“I soon got so my learning was a help to him in his work. Whenever any figuring was to be done, I had to do it if it was done right. He never had a chance to get any schooling and he couldn’t figure well. So they used to beat him out of plenty when he would work for them. One day we had picked cotton for a white man and when the time came to pay off, the man paid father, but I noticed that he didn’t give him all he should have. I didn’t say anything while we was standing there but after we got away I said, ‘Papa, he didn’t give you the right money.’
“Papa said, ‘How much should he have given me?’
“I told him, and he said to me, ‘Will you say that to him?’
“I said, ‘Yes, papa.’
“He turned ’round and we went on back to the place and pa said, ’My boy says you didn’t pay me all that was comin’ to me.’
“The white man turned to me at once and said, ’How much was coming to him?’
“I told him.
“He said, ‘What makes you think that?’
“I said, ’We picked so many pounds of cotton at so much per hundred pounds, and that would amount to so many dollars and so many cents.’
“When I said that, he fell over on the ground and like to killed his self laughing. He counted out the right money to my father and said, ’Henry, you better watch that little skinny-eyed nigger; he knows something.’
Present Support
“I don’t got anything from the government. I live by what little I make at odd jobs.”
Note: In this interview this man used correct English most of the time and the interview is given in his own words. Lapses into dialect will be noticed.
Interviewer: Miss Irene Robertson
Person interviewed: Ben Parr, Brinkley, Arkansas
Age: 85 next March (1938)
“I was born in Tennessee close to Ripley. My master was Charles Warpoo and Catherine Warpoo.
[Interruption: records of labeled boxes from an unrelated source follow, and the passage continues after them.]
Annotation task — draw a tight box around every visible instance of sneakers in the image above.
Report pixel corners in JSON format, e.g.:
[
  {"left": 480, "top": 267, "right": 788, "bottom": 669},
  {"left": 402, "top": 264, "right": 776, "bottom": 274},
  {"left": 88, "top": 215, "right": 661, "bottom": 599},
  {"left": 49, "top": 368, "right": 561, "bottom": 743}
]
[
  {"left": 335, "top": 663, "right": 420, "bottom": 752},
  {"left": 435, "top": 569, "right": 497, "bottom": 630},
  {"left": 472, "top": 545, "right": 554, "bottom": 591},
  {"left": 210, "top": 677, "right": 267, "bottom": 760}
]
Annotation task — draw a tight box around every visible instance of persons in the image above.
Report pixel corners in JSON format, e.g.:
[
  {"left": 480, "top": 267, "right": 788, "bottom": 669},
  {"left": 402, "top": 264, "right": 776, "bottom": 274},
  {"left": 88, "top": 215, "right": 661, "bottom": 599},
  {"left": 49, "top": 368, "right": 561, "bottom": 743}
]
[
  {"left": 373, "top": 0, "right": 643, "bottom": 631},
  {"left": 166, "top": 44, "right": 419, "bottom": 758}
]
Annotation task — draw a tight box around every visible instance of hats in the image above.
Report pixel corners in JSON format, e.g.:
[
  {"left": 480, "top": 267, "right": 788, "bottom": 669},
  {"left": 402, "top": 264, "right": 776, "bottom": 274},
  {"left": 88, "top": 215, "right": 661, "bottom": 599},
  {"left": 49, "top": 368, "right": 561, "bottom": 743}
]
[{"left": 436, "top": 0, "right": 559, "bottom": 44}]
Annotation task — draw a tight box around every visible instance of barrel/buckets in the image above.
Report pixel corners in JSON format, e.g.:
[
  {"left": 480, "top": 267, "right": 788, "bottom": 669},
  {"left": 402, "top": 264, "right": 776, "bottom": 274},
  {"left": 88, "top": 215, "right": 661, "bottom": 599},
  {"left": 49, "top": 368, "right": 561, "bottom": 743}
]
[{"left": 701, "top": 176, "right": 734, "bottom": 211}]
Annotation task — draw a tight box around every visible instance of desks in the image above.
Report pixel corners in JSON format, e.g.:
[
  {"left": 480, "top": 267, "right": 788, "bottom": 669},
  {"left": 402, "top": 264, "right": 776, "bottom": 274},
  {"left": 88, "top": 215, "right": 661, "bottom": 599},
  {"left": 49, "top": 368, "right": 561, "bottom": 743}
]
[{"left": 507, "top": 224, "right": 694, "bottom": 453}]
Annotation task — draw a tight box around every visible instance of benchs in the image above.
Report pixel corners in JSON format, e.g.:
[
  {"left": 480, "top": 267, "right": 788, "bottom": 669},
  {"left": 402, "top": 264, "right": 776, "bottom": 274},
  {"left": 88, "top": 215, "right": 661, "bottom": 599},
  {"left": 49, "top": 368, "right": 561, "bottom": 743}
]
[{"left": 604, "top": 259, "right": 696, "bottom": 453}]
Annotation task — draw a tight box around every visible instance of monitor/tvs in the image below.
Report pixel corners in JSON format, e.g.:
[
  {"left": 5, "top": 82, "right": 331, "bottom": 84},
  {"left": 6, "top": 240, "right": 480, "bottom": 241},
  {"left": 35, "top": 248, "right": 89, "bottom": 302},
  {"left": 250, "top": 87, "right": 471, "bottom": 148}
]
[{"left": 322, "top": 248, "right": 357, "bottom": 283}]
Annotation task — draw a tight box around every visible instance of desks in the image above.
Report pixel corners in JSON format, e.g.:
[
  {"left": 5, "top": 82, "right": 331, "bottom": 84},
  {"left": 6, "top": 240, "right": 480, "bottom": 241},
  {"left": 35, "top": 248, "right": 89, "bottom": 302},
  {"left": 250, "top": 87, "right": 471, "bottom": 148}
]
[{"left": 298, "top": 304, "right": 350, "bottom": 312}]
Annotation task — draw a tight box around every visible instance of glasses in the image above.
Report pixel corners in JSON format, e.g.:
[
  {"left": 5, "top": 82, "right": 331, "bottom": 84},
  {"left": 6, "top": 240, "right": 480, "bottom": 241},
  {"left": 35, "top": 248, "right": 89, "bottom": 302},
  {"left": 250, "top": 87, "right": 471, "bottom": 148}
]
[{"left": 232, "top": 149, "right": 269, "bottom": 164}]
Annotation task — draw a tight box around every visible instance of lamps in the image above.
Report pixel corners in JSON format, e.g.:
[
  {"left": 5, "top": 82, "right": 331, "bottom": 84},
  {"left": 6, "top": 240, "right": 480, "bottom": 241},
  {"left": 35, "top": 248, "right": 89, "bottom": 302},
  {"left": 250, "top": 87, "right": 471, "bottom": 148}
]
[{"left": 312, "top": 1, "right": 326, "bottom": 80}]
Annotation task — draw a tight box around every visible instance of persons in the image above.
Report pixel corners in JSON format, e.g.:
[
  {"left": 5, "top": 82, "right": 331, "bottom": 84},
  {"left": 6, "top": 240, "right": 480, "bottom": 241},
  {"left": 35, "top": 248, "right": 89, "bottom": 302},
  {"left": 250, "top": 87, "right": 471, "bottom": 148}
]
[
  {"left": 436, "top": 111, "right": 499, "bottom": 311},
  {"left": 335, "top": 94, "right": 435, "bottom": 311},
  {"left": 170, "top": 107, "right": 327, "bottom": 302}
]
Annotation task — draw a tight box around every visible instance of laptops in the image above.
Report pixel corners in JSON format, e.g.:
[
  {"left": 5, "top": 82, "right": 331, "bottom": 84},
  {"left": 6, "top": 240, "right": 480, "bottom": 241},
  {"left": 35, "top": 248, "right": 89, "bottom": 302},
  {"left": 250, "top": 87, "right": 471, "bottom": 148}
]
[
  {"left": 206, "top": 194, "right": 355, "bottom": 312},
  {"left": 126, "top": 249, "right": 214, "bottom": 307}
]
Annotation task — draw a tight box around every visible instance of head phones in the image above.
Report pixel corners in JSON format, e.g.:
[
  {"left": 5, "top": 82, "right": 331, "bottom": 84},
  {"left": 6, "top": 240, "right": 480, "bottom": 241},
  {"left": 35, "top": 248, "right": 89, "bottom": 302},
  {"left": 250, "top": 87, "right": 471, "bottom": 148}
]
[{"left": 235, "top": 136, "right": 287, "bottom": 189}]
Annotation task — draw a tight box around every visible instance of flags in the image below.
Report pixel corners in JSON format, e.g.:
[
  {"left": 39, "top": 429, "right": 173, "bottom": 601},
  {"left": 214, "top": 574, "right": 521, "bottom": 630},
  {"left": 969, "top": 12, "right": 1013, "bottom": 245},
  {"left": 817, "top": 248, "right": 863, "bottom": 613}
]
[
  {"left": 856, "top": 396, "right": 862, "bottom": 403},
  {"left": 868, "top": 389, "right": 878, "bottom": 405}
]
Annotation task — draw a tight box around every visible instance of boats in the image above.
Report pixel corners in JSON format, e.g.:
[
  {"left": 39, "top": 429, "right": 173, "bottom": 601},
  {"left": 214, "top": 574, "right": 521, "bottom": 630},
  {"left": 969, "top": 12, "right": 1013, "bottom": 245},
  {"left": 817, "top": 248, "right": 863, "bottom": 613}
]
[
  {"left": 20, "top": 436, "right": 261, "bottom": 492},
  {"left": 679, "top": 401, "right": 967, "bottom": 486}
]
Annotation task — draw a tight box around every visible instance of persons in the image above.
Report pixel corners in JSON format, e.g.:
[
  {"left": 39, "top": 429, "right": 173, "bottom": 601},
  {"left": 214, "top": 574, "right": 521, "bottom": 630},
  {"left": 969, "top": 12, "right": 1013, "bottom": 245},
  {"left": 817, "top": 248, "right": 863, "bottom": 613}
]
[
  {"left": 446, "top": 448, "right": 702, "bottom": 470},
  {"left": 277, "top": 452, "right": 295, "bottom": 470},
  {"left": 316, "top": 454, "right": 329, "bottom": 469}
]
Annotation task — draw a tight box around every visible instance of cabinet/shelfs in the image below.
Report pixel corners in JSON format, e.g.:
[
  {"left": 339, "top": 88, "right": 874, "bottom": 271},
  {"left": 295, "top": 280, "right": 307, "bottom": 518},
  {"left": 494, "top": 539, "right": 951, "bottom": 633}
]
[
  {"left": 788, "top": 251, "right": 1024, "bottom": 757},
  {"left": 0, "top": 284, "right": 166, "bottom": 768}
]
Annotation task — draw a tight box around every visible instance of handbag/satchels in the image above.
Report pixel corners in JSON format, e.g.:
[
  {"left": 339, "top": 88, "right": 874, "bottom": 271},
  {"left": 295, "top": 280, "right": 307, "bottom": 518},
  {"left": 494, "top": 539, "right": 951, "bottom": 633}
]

They had three boys and two girls. They owned my mama and me and Gentry was the oldest child. He died last year. My mama raised twelve children. My papa belong to people over on the Mississippi River. Their name was Parr but I couldn’t tell a thing about them. When I come to know about them was after freedom. There was Jim Parr, Dick Parr, Columbus Parr. We lived on their place. Both my parents was farm hands, and all twelve children wid them.
“Well, the first I recollect is that we lived on the five acre lot, the big house, and some of the slaves lived in houses around the big yard all fenced with pailings and nice pickett fence in front of Charlie Warpoo’s house. We played around under the trees all day. The soldiers come nearly every day and nearly et us out of house and home. The blue coats seemed the hungriest or greediest pear lack. They both come. Master didn’t go to war; his boys was too young to go, so we was all at home. My papa shunned the war. He said he didn’t give a pickayune whether he be free or not, it wouldn’t do no good if he be dead nohow. He didn’t live with us doe (though). They kept papa pretty well hid out with stock in the Mississippi River bottoms. He wasn’t scared ceptin’ when he come over to see my mama and us. When we come to know anything we was free.